# [What needs to be done]
Pick up the blog post about cooking with garlic below and continue it from its last sentence.

# [Document extract]
........

I am constantly amazed at how animated and talkative people get when you mention food. The mere aroma of certain foods can evoke memories that transport us back to a special place and time. Food can bridge the gap between all ages, races and ethnicities.
Let's face it, the only thing that should ever come between people is a table and some serving bowls.

Sunday, February 28, 2010

I Stink, Come Closer.......

If and when I actually follow a recipe while cooking you can be guaranteed that if the recipe calls for fresh garlic that I will double or triple the amount called for. I absolutely adore that stinking rose it has such a multi-faceted flavor personality. It can be bold, sweet, gentle and sometimes a little unkind in certain situations but always gets along well with any dish it touches
In my neighborhood I have at times been referred to as the "Queen of Garlic" since on any given day the exterior pores of my home would excrete garlic's hypnotizing perfume beckoning people to my door. My table has seen many gather round it for many a year filling many with the contentment a good meal and good company can bring. Whoever said garlic keeps people away, if it wasn't for all the darn lights I bet even Dracula himself would be knocking at my door!

........

# [Provided records]
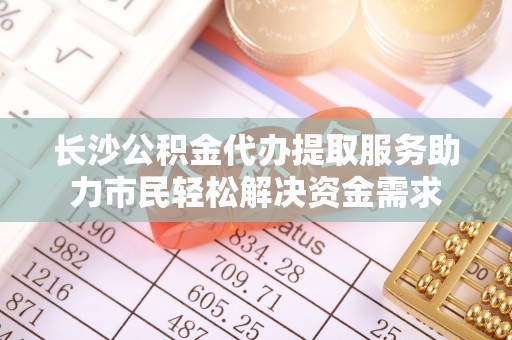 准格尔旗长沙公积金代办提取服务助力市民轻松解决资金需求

........

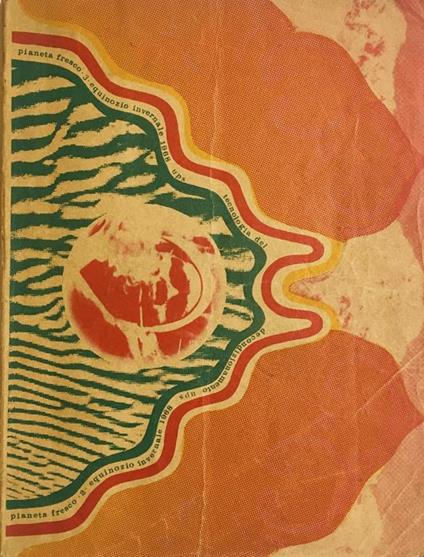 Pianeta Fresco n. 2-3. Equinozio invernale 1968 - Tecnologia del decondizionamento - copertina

........

# [Written response]
Garlic Hot Wings
4 to 6 chopped fresh garlic cloves
1/2 stick butter
4 tbsp. olive oil
6 oz. Frank's hot sauce (Frank's isn't quite as spicy but I think it has one of the best flavors. If you prefer more heat add some crushed red pepper or cayenne or just use a more intense hot sauce).
18 or more med. to lg. chicken wings (wings may be baked, if you prefer)

Heat butter in small saucepan add olive oil and garlic sauté garlic until tender (do not let brown or garlic becomes bitter), heat large pan of vegetable oil (2 to 3 inches).
Cut chicken wings into 3 sections, discard wing tips. Add hot sauce to the butter, olive oil and garlic, keep warm. Deep fry wings until desired shade of brown. Remove, drain on paper towels and place in medium bowl, cover with hot garlic sauce and serve.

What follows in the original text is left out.